TASK STATEMENT: Reproduce, from the lines below, exactly the stretch that begins at the line containing "UK Subs - Punk as F*#K" and ends at the line containing "okładka Basia. Wielka", both included.

▼▼▼

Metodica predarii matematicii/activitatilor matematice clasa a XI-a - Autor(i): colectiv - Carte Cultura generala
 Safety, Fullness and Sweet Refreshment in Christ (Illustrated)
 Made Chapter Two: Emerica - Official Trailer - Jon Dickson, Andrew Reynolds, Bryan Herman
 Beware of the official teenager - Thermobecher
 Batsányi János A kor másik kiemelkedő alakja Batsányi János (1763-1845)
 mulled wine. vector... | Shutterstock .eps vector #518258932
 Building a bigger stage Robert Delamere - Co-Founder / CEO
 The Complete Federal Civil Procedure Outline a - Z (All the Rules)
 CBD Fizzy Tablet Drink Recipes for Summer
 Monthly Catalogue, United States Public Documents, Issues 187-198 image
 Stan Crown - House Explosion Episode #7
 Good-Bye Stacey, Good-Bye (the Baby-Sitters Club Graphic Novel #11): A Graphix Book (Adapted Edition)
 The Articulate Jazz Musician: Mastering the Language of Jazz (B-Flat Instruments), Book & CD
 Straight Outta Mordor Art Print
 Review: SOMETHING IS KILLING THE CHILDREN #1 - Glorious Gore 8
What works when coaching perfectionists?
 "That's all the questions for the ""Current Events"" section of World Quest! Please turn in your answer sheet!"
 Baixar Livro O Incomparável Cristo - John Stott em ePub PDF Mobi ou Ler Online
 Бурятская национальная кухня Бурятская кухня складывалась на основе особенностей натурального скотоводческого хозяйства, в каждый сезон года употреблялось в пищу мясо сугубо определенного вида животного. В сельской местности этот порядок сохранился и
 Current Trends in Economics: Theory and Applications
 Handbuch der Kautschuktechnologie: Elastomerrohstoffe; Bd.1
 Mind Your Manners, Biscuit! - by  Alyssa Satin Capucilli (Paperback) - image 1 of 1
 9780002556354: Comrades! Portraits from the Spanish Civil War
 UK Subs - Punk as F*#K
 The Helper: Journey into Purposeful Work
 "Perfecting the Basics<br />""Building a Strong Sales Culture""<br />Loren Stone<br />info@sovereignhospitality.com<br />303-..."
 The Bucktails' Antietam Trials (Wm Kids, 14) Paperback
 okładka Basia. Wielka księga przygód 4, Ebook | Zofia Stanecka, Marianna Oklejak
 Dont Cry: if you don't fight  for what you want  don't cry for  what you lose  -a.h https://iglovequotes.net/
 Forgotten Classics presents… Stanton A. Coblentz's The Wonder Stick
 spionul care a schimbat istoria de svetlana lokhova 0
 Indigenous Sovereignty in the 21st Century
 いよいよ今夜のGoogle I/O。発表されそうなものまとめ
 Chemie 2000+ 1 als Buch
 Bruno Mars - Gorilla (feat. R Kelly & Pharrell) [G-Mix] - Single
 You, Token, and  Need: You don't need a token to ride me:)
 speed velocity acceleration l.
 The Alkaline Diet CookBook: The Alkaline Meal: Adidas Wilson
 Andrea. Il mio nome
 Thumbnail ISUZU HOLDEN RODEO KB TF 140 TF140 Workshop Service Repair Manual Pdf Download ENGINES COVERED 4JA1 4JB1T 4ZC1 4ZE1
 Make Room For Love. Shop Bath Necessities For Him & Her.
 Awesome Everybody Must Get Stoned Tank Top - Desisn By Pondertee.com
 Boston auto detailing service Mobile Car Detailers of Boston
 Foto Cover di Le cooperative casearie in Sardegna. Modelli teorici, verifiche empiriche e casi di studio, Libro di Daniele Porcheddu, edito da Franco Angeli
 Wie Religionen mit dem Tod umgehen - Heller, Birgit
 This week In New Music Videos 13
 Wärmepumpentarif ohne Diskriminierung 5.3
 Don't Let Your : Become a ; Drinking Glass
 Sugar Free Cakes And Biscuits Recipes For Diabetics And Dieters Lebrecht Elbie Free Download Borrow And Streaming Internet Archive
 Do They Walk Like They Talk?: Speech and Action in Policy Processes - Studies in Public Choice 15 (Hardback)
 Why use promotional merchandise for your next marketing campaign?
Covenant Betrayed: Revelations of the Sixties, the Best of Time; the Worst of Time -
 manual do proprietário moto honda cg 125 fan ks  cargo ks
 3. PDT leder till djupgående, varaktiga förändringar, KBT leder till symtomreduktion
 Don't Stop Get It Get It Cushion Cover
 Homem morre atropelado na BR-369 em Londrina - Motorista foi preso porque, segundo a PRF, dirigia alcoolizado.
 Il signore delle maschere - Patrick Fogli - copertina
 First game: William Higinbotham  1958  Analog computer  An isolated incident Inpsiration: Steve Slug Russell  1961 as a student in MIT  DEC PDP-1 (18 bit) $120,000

▲▲▲

WORKED SOLUTION:
 UK Subs - Punk as F*#K
 The Helper: Journey into Purposeful Work
 "Perfecting the Basics<br />""Building a Strong Sales Culture""<br />Loren Stone<br />info@sovereignhospitality.com<br />303-..."
 The Bucktails' Antietam Trials (Wm Kids, 14) Paperback
 okładka Basia. Wielka księga przygód 4, Ebook | Zofia Stanecka, Marianna Oklejak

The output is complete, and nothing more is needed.